Изяслав и его братья соблюдали неразрывную дружбу с Греками и давали им войско, которое в частых внутренних неустройствах поддерживало слабых Императоров на троне. Знаменитый Алексий Комнин, еще не Государь, но только Полководец Империи, в 1077 году, смиряя мятежника Никифора Вриения, имел с собою множество судов Российских.
Ярославичи возвратили Константинопольскому Патриарху важное право ставить Киевских Митрополитов: Георгий, преемник Иларионов, родом Грек, был прислан из Царяграда; устрашенный, может быть, раздором Князей, он чрез несколько лет выехал из нашего отечества. С того времени Церковь Российская, до самого падения Восточной Империи, зависела от Патриарха Константинопольского, и в росписи Епископств, находившихся под его ведением, считалась семидесятым. В знак уважения к достоинству наших Митрополитов, Патриархи обыкновенно писали к ним грамоты за свинцовою, а не восковою печатью : честь, которую они делали только Императорам, Королям и знаменитейшим сановникам.

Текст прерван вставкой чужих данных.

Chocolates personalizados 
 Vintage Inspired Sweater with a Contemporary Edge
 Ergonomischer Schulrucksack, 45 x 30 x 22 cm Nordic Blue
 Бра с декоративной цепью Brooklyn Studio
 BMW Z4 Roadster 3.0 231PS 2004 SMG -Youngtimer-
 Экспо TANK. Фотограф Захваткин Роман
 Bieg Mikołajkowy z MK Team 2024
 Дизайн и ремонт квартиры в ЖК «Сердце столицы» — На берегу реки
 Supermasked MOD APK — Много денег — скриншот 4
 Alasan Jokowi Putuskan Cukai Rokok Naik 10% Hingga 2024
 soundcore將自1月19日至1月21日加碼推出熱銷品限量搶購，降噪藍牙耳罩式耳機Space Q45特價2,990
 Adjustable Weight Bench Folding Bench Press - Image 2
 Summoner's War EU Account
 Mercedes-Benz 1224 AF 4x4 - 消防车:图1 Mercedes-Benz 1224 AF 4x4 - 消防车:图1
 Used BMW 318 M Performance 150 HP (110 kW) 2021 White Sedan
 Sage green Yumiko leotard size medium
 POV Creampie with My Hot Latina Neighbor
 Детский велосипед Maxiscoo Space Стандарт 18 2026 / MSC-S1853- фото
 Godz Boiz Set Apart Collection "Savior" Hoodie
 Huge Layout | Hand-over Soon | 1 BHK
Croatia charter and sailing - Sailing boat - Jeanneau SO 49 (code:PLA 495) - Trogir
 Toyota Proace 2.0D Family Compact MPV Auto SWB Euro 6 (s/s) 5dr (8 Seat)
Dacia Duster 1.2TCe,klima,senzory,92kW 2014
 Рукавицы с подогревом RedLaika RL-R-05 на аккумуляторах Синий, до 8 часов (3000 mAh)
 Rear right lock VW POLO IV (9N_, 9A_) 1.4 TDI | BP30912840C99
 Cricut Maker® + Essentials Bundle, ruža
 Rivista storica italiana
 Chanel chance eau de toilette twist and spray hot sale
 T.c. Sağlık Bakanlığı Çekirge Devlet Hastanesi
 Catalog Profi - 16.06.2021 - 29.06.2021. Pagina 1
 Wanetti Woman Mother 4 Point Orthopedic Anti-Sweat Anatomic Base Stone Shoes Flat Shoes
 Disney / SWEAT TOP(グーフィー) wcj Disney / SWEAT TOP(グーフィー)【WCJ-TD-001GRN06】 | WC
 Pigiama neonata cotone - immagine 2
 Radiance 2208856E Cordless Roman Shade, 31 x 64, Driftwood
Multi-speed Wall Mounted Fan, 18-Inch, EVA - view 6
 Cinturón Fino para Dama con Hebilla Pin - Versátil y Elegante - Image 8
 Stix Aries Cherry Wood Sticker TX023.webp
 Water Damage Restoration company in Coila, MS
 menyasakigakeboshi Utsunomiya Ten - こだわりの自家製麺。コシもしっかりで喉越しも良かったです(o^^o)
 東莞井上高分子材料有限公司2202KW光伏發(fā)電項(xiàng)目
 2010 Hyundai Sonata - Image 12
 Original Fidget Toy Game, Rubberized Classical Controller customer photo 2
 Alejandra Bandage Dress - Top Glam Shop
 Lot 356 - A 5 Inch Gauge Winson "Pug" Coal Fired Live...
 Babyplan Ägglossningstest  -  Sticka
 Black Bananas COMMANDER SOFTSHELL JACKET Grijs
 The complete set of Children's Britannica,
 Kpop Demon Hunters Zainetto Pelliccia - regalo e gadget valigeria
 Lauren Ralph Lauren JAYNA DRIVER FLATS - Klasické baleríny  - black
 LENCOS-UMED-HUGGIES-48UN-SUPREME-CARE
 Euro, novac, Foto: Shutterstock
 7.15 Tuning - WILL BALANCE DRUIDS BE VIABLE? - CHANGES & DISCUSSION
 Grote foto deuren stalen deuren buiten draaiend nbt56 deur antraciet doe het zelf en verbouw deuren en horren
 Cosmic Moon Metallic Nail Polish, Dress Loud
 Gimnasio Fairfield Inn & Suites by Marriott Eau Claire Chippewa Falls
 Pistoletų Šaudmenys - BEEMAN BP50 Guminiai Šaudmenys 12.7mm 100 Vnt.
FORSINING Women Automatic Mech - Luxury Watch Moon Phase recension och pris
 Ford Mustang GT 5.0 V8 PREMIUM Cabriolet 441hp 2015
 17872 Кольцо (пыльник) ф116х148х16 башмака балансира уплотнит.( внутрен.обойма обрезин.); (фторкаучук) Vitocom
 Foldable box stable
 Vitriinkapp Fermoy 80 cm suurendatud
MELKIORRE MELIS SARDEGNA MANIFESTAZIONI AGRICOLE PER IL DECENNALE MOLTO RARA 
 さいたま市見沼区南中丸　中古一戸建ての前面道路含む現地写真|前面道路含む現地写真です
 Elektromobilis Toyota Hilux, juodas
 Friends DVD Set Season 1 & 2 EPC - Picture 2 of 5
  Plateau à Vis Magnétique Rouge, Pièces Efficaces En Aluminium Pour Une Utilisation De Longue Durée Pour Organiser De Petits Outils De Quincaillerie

Успехи Христианского благочестия в России не могли искоренить языческих суеверий и мнимого чародейства. К Истории тогдашних времен относятся следующие известия Несторовы:
В 1071 году явился в Киеве волхв, который сказывал народу, что Днепр скоро потечет вверх и все земли переместятся; что Греция будет там, где Россия, а Россия там, где Греция. Невежды верили, а благоразумные над ним смеялись, говоря ему, чтобы он сам берегся. Сей человек (пишет Нестор) действительно пропал в одну ночь без вести.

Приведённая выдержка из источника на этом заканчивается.